Computational complexity

The most computationally demanding part of CAMP is creating the atomic moments and hyper moments. Let \({v}_{\max }\) represent the maximum rank of tensors used in the model. This implies that all features h, atomic moments M, and hyper moments H have ranks up to \({v}_{\max }\). The time complexity for constructing both the atomic moment in Eq. (5) and the hyper moment in Eq. (7) is \({\mathcal{O}}({3}^{{v}_{\max }})\) (detailed analysis in the SI). In contrast, for models based on spherical tensors (such as NequIP17 and MACE16), the time complexity of the Clebsch–Gordan tensor product is \({\mathcal{O}}({L}^{6})\), where L is the maximum degree of the irreducible spherical tensors. A Cartesian tensor (e.g., M and H) of rank v can be decomposed as the sum of spherical tensors of degrees up to v43; therefore, as far as the computational cost is concerned, \({v}_{\max }\) and L can be thought to be equivalent to each other. Asymptotically, as L (or \({v}_{\max }\)) increases, the exponential-scaling Cartesian models are computationally less efficient than the polynomial-scaling spherical models. Nevertheless, empirical evidence suggests that, for many material systems, the adopted values of L or (\({v}_{\max }\)) are below five16,17,44. In such cases, Cartesian models should be more computationally efficient.
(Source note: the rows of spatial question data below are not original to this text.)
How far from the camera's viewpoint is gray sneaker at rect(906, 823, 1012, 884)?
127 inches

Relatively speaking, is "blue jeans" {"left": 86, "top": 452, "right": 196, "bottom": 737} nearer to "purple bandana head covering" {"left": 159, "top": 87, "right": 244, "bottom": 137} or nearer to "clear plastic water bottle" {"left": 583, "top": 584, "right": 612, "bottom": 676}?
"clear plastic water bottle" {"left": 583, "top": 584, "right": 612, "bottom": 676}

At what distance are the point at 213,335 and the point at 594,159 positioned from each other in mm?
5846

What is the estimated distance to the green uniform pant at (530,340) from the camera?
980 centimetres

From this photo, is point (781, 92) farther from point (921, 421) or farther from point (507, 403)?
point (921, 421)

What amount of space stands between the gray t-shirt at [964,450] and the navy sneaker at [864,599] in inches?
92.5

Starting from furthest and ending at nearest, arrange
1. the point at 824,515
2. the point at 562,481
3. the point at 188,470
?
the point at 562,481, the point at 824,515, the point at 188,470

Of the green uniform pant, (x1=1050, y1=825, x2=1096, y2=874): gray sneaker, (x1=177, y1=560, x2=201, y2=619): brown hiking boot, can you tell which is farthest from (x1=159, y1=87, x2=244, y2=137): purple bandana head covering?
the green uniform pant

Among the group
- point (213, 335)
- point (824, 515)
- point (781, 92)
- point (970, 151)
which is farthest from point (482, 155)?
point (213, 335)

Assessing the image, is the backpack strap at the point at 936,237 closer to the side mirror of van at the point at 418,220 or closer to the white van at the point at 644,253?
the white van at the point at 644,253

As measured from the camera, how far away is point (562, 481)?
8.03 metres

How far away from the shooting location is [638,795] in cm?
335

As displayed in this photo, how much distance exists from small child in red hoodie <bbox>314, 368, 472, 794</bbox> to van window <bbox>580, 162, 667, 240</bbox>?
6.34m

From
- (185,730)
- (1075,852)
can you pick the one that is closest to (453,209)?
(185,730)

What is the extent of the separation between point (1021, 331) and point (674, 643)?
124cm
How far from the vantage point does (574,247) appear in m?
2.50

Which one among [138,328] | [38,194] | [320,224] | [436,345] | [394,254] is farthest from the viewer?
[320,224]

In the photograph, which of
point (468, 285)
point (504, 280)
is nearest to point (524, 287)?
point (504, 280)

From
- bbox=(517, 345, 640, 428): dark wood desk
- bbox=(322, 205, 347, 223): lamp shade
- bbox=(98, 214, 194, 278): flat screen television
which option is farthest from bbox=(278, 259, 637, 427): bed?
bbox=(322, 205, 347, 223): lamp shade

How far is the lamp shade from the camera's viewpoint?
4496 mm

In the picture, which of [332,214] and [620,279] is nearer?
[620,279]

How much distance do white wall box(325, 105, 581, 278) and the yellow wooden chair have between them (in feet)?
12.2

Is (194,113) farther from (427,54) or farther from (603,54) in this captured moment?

We note that there exist techniques to reduce the computational cost of the Clebsch–Gordan tensor product in spherical models from \({\mathcal{O}}({L}^{6})\) to \({\mathcal{O}}({L}^{3})\), such as reducing SO(3) convolutions to SO(2)45 and replacing SO(3) convolutions by matrix multiplications46. When such techniques are adopted, spherical models can be more efficient.

Inorganic crystals

We first test CAMP on a dataset of inorganic lithium phosphorus sulfide (LiPS) solid-state electrolytes17. Multiple models were trained using varying numbers of training samples (10, 100, 1000, and 2500), validated on 1000 samples, and tested on 5000 samples (training details in Methods). Mean absolute errors (MAEs) of energy and forces on the test set are listed in Table 1. Compared with NequIP17, CAMP yields smaller or equal errors on seven of the eight tasks. The learning curve in Fig. 2 exhibits a linear decrease in both energy and forces MAEs on a log-log scale as the number of training samples increases. These results demonstrate CAMP’s accuracy and its capacity for further improvement with increased data.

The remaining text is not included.